When it comes to management, there’s no one-size-fits-all strategy. The right approach depends on many factors, including the location of the business and the type of sector. This blog post takes a look at the different management challenges posed across a variety of industries and contexts and the strategies that leaders are using to solve them.
Strategies for manufacturers
For manufacturing companies that are largely centered around creating and selling products, challenging management decisions are often asset-focused in nature.
When a company’s main assets are machines and equipment, so too are their main cost concerns. This year, for example, capital expenditure in the oil industry by top production and exploration companies is expected to hit $450 billion.
If budgets get tight and it’s time to cut back and increase efficiency, then the first place that management looks is toward fixed costs. Can the factory get a cheaper energy deal? Can a certain piece of machinery be retired and sold if it’s not producing enough at a cost-effective rate?
When it comes to efficiency, at least, managing people is often just a sideshow. The fact that workers are often low-paid means that they are more replaceable and don’t get as much care and attention as their colleagues in more service-focused jobs.
The rise of services
For companies that offer services rather than manufacture products or provide energy, budgets are often invested entirely into people, and staff become the biggest asset.
Here, it’s much more important for managers to think about the impact that big decisions will have on staff. Take the shipping industry’s Evangelos Marinakis, chair of Greece-based Capital Maritime & Trading Corp, who famously takes the welfare of staff very seriously.
“He is demanding but also close and always there for his people,” said Milos Advisors boss Socrates Kominakis. And it’s paid off: Marinakis’ company has over 50 vessels in operation and has won international recognition such as the GREEN4SEA Excellence Award.
While looking after staff is important in the manufacturing industry as well, staff are much more replaceable when they form only a small part of a company’s expenditure. In the service sector, good staff are a company’s main priority. This is why offices are more comfortable environments than oil rigs!
However, the two distinct sets of challenges are slowly merging. The fast-moving consumer goods industry, for example, has traditionally relied on people to perform till and checkout desk functions, but that’s now changing. Management teams that once put people at the heart of their core transactions are now finding that self-checkout systems can cut costs and raise profits, so supermarket bosses are changing their strategies in response to shifting technologies.
Talk to your customers
If you’re in a niche industry, then one of the best management strategies available is to be open and reach out to your client base.
Because your customer base is smaller, the level of effort that you put into this will be easier for clients to see. There’s more chance that the time you invest in speaking to your customers will bring you strong returns.
By posting to the social media groups that clients are a part of and getting involved in their offline and online conversations, you will show yourself to be a conversationalist rather than a faceless boss.
Remember, however, to stay disciplined: posting once is not enough, and only consistent content will bring you the results that you deserve.

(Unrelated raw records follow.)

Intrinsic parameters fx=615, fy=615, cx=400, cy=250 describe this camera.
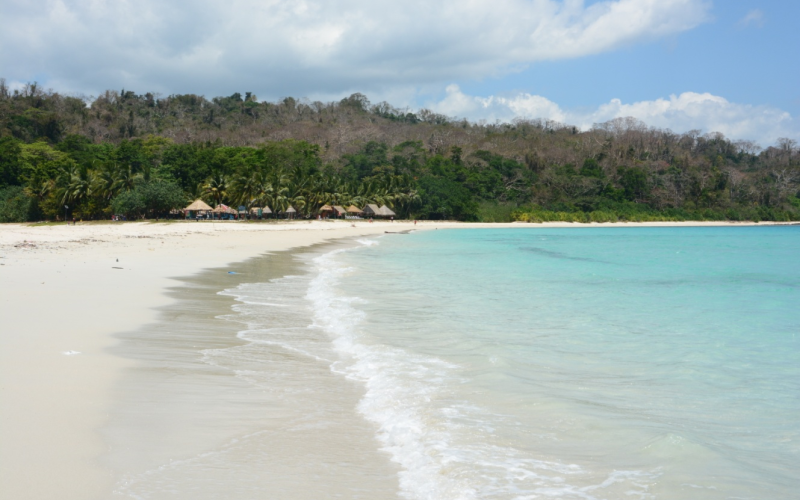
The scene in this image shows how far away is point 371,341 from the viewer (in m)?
7.77

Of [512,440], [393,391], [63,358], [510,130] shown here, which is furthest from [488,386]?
[510,130]

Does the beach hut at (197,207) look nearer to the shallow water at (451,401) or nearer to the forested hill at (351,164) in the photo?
the forested hill at (351,164)

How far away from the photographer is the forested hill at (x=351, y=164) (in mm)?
55647

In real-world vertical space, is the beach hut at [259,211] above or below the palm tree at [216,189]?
below

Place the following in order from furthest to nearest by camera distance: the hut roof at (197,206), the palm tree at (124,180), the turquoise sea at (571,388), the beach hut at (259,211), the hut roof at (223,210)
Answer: the beach hut at (259,211), the hut roof at (223,210), the hut roof at (197,206), the palm tree at (124,180), the turquoise sea at (571,388)

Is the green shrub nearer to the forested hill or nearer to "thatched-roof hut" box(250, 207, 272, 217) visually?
the forested hill

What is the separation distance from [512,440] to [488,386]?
1455 mm

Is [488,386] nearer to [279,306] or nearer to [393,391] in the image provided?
[393,391]

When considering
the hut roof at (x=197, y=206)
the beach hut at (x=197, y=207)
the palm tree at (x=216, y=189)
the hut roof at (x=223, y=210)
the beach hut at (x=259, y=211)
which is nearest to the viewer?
the hut roof at (x=197, y=206)

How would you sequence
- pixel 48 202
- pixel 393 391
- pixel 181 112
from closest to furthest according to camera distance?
pixel 393 391
pixel 48 202
pixel 181 112

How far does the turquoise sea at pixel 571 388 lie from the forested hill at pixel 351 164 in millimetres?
43496

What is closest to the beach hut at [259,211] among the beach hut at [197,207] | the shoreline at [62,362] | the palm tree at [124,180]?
the beach hut at [197,207]

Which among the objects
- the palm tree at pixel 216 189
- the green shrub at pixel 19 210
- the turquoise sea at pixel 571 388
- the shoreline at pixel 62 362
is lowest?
the turquoise sea at pixel 571 388

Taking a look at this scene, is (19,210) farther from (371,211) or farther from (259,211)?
(371,211)
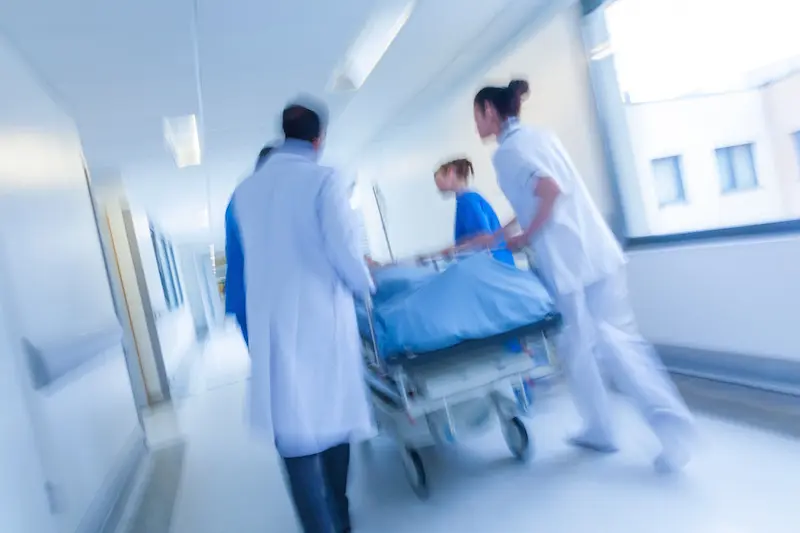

Location, location, location
Strategies may also need to change from place to place. Managers of companies in the Nordic countries, for example, often create and nurture more democratic ways of running businesses, such as flat hierarchies and consensus-based approaches to management.
One Swedish company, Crisp, took the non-hierarchical strategy to extreme levels by running an experiment where it abolished managers and let employees make all decisions as a team.
Management strategies in America and Western Europe, in contrast, could not be more different. It is common for leaders in those places to dominate team discussions and treat juniors as functionaries rather than equals until they climb the career ladder.
Leaders are clearly responding to different sets of challenges. America and Western Europe have booming economies to sustain and large populations to employ, creating highly competitive environments. The Nordic countries, on the other hand, have less economic pressures and fewer people, making a collaborative environment ideal.
No matter what industry you operate in or where you’re based, it’s important to find a successful management style that works and brings the best out of you, your assets and your staff. Staying consistent in your approach and responding to your particular circumstances and surroundings will give you a head start in building a long and successful management career.